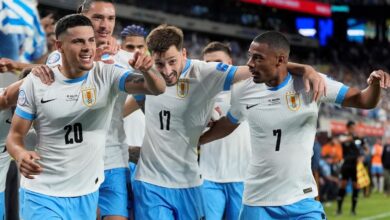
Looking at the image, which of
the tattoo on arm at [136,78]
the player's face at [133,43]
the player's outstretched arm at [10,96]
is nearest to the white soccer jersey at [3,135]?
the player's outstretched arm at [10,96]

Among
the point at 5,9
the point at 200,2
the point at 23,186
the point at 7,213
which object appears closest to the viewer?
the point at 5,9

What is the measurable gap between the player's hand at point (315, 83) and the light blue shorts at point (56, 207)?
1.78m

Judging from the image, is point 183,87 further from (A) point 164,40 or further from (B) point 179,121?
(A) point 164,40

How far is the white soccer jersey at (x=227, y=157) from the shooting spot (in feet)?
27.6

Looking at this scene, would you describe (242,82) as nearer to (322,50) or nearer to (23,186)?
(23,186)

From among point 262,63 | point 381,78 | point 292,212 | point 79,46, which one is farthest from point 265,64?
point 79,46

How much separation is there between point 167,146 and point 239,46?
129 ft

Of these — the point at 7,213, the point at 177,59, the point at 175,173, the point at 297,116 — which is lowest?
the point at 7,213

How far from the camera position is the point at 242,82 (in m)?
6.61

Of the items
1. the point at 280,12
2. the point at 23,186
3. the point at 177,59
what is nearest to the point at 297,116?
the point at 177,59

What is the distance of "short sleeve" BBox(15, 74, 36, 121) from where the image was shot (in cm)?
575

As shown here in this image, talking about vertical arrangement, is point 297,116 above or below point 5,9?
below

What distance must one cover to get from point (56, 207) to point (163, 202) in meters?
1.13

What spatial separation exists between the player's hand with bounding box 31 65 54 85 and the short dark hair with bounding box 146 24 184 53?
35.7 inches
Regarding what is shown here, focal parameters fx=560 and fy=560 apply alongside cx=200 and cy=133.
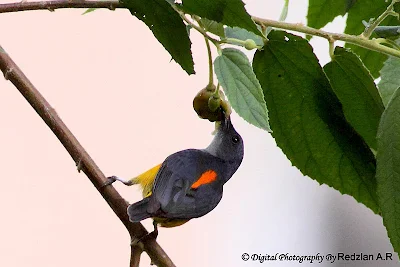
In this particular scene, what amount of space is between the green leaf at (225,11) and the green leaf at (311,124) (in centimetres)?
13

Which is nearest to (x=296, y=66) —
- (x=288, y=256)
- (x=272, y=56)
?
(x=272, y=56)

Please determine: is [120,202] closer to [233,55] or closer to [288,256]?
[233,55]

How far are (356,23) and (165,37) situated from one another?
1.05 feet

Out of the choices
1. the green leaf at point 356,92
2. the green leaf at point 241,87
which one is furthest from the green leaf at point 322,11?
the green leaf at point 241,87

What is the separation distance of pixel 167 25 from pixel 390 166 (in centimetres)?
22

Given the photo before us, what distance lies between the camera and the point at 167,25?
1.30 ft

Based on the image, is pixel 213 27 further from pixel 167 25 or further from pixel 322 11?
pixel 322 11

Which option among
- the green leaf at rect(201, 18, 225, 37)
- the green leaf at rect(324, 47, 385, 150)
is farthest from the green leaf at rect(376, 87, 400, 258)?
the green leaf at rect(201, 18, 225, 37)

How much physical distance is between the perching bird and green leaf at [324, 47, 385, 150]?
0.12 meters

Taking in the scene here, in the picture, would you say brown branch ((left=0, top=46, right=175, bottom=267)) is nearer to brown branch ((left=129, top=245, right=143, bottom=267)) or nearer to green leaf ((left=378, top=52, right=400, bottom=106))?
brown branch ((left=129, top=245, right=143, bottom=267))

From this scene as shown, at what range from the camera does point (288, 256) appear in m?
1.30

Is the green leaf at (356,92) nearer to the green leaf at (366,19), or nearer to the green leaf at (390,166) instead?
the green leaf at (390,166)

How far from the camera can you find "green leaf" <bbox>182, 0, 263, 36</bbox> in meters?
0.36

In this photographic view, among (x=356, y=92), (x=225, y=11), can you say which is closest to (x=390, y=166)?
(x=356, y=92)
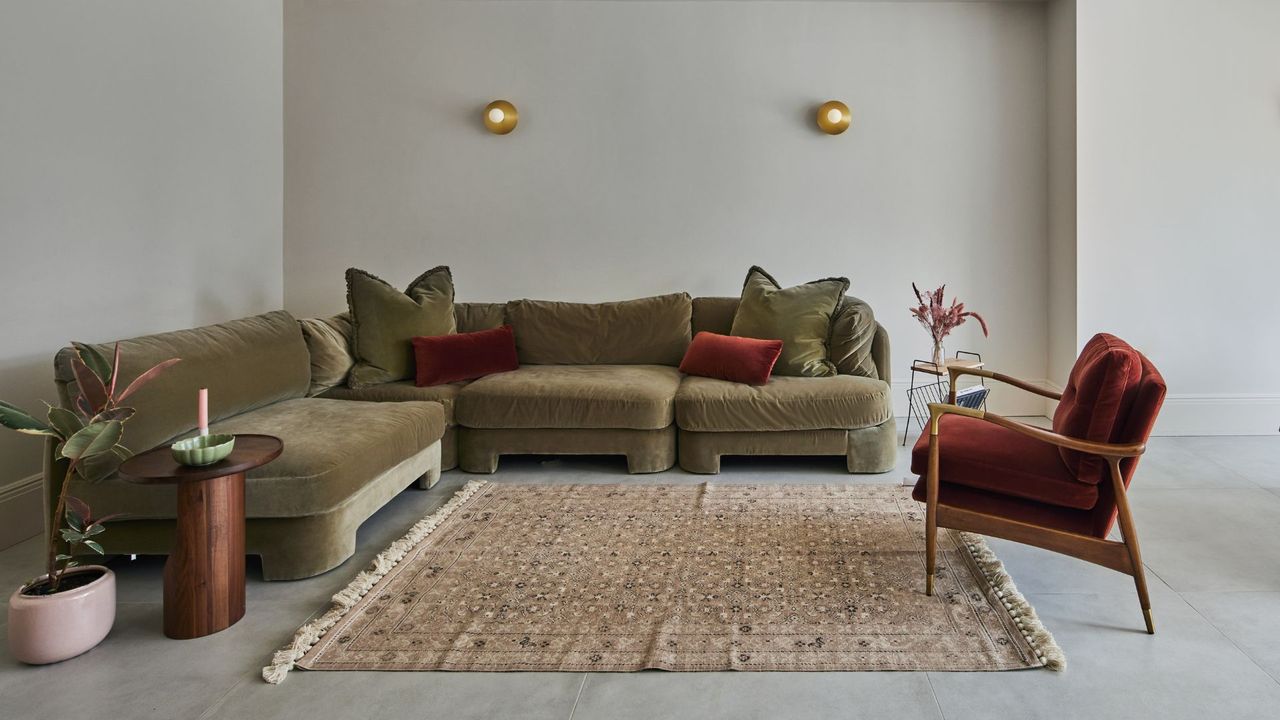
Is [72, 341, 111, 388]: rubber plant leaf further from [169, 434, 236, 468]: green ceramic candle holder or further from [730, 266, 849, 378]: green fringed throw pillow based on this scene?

⁂

#### [What you need to do]
Copy out the material starting with the line containing "What is the measurable" and continuing through the line containing "35.7 inches", reproducing every line unchanged.

#### [Solution for this exercise]
What is the measurable gap between the player's hand at point (315, 83) and the light blue shorts at point (56, 207)?
1.78m

Judging from the image, is point 183,87 further from (A) point 164,40 or further from (B) point 179,121?
(A) point 164,40

How far is the white soccer jersey at (x=227, y=157) from the shooting spot (in feet)?
27.6

Looking at this scene, would you describe (242,82) as nearer to (322,50) or nearer to (23,186)?
(23,186)

From among point 262,63 | point 381,78 | point 292,212 | point 79,46, which one is farthest from point 265,64?
point 79,46

How much separation is there between point 167,146 and point 239,46?
129 ft

Of these — the point at 7,213, the point at 177,59, the point at 175,173, the point at 297,116 — which is lowest?
the point at 7,213

How far from the camera position is the point at 242,82 (in m)?
6.61

Of the items
1. the point at 280,12
2. the point at 23,186
3. the point at 177,59
what is nearest to the point at 297,116?
the point at 177,59

What is the distance of "short sleeve" BBox(15, 74, 36, 121) from where the image was shot (in cm)?
575

As shown here in this image, talking about vertical arrangement, is point 297,116 above or below point 5,9?
below

What distance must one cover to get from point (56, 207) to point (163, 202) in meters?
1.13

What spatial separation exists between the player's hand with bounding box 31 65 54 85 and the short dark hair with bounding box 146 24 184 53?
35.7 inches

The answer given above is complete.